American Rivers and its partners called on Congress and the Trump administration to cease any efforts to resurrect and fund the Yazoo Pumps project. In addition, American Rivers urged Congress to defend the integrity of the Clean Water Act, including the vitally important Clean Water Act veto authority.

“Tens of thousands of paddlers and outdoor enthusiasts come to the Lower Mississippi Valley for our beautiful muddy bayous, cypress swamps and healthy water systems – not to see dried-out rivers,” said John Ruskey, owner of Quapaw Canoe Company. “Nature tourism is the fastest-growing segment of all tourism. We Lower Mississippi River paddlers and our clients are very concerned about the health of the remaining rivers and floodplains in the Deep South, including the Sunflower River.”

The Yazoo Pumps project will have a negative impact on local residents. It will increase flood risk downstream and degrade natural resources in the delta, an area where low-income and minority communities rely on fishing and hunting for subsistence.

“We have seen time and time again that decreasing wetland area increases the chances of flooding downstream,” said Shannon McMulkin, Executive Director of the Lower Mississippi River Foundation. “Calling this project ‘flood control’ is like dumping trash in the river and calling it garbage control. It solves a problem by pushing it off on someone downstream.”

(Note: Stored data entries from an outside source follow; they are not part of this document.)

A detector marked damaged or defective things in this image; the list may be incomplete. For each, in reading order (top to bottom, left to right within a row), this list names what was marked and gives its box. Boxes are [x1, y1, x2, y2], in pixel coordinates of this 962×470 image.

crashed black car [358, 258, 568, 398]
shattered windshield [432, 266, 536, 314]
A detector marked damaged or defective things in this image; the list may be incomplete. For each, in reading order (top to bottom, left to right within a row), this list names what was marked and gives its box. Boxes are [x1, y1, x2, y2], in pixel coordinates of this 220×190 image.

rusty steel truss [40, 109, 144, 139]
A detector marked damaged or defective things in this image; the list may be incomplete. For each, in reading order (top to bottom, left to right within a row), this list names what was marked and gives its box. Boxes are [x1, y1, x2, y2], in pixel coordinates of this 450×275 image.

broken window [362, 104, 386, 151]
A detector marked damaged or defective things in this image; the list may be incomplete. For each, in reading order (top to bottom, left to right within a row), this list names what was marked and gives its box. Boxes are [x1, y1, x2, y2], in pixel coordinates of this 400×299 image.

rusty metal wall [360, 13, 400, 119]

The annual America’s Most Endangered Rivers report is a list of rivers at a crossroads, where key decisions in the coming months will determine the rivers’ fates. Over the years, the report has helped spur many successes including the removal of outdated dams, the protection of rivers with Wild and Scenic designations, and the prevention of harmful development and pollution.

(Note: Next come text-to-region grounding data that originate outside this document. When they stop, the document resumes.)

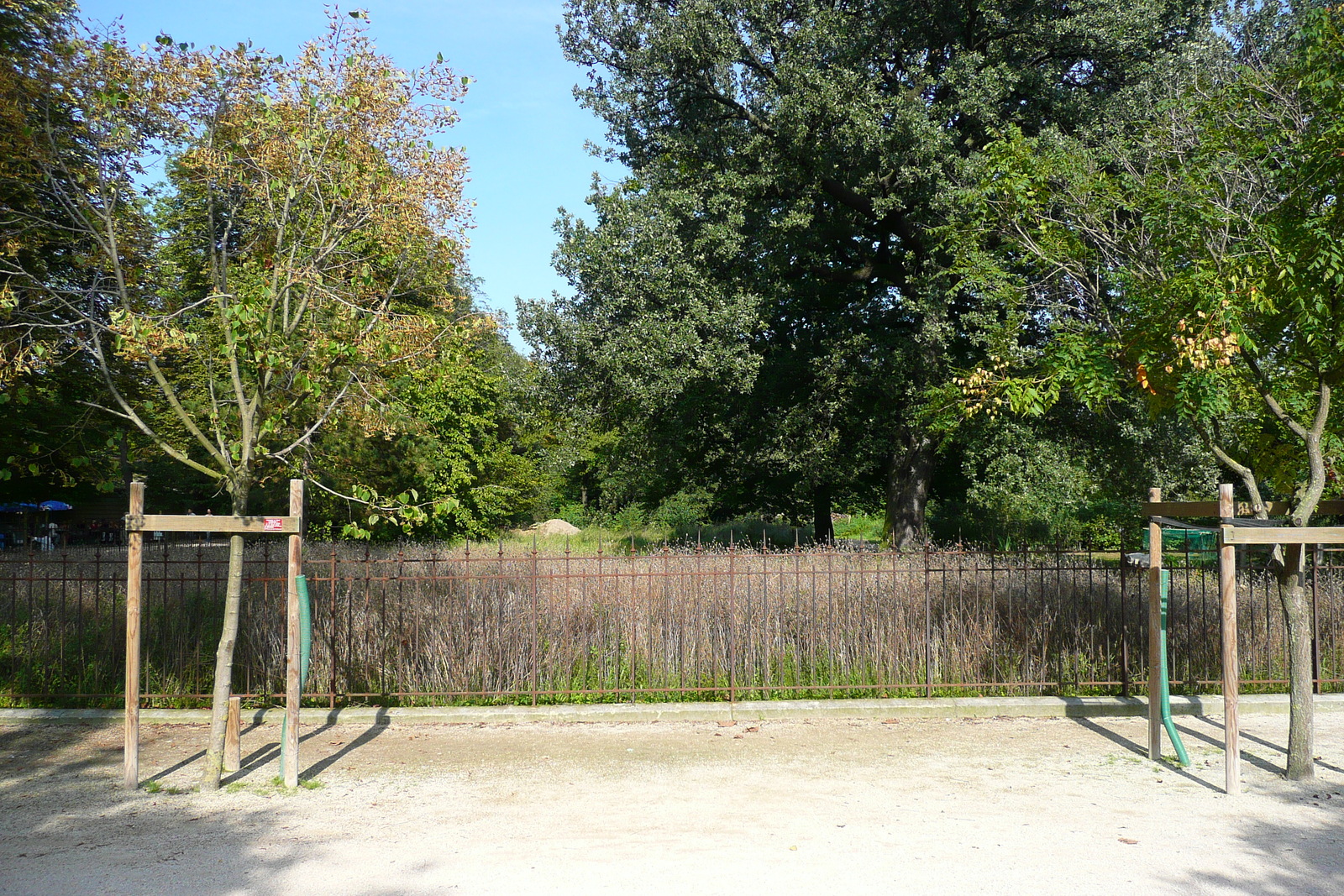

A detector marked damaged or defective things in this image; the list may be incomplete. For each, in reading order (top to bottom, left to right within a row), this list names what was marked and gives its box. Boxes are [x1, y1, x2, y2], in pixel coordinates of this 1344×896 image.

rusty iron fence [3, 537, 1344, 705]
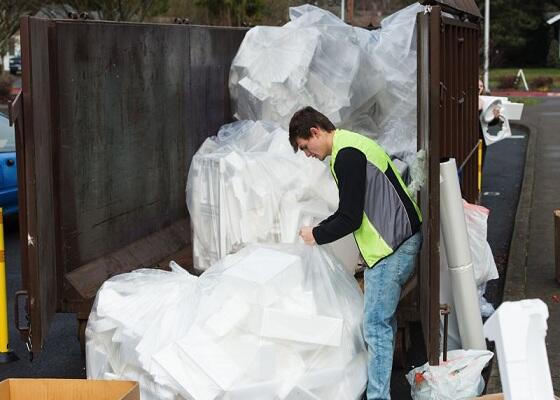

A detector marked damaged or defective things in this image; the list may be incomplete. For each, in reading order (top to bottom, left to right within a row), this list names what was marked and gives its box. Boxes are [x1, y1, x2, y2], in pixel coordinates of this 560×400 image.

rusty metal wall [418, 5, 480, 366]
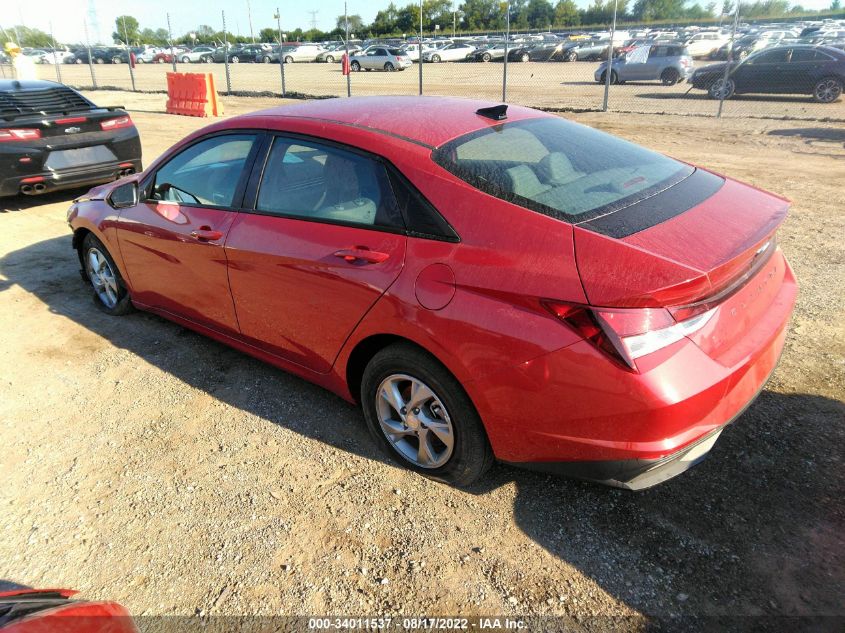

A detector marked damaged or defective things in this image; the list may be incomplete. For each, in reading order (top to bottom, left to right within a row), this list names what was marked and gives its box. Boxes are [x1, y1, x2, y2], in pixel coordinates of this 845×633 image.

black damaged car [0, 80, 142, 196]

Other rivers in the region listed as most endangered in recent years include the Pascagoula River (2016) and Pearl River (2015).

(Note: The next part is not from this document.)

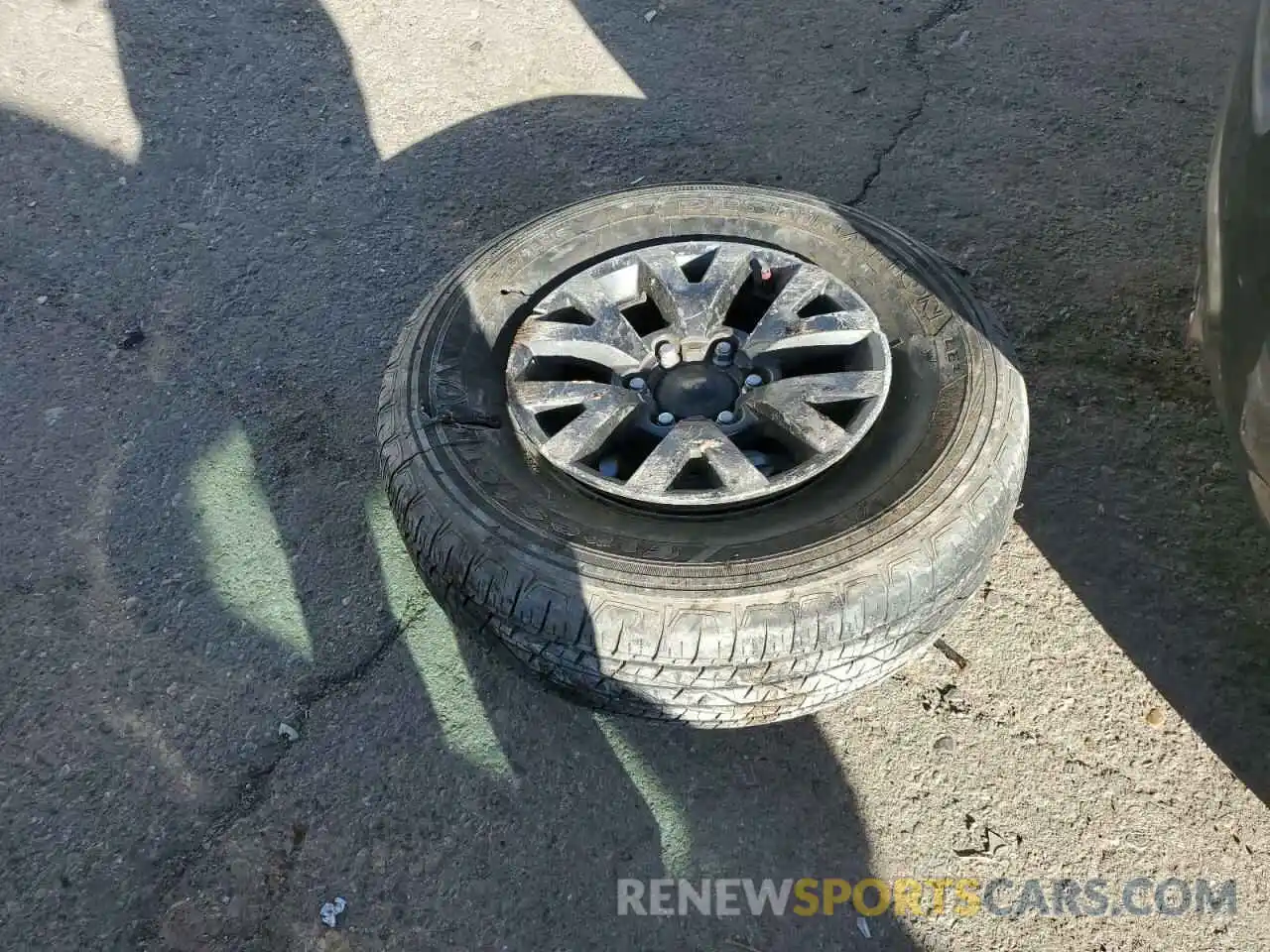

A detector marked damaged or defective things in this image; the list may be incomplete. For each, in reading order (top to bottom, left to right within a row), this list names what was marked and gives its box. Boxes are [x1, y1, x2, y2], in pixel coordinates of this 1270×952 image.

pavement crack [841, 0, 972, 206]
damaged rim [506, 240, 893, 506]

America’s Most Endangered Rivers® of 2018

  • Big Sunflower River, MS
    • Threat – Army Corps pumping project
    • At Risk – Critical wetlands and wildlife habitat
  • Rivers of Bristol Bay, AK
    • Threat – Mining
    • At risk – Clean water, salmon runs, indigenous culture
  • Boundary Waters, MN
    • Threat – Mining
    • At risk – Clean water, recreation economy
  • Lower Rio Grande, TX
    • Threat – Border wall
    • At risk – River access, public safety, wildlife habitat
  • South Fork Salmon River, ID
    • Threat – Mining
    • At risk – Clean water, salmon habitat
  • Mississippi River Gorge, MN
    • Threat – Dams
    • At risk – Habitat, recreation opportunities
  • Smith River, MT
    • Threat – Mining
    • At risk – Clean water, recreation
  • Colville River, AK
    • Threat – Oil and gas development
    • At risk – Clean water, wildlife
  • Middle Fork Vermilion River, IL
    • Threat – Coal ash pollution
    • At risk – Clean water, Wild and Scenic River values
  • Kinnickinnic River, WI
    • Threat – Dams
    • At risk – Blue-ribbon trout stream

About American Rivers

American Rivers protects wild rivers, restores damaged rivers and conserves clean water for people and nature. Since 1973, American Rivers has protected and restored more than 150,000 miles of rivers through advocacy efforts, on-the-ground projects and an annual America’s Most Endangered Rivers® campaign. Headquartered in Washington, DC, American Rivers has offices across the country and more than 275,000 members, supporters and volunteers.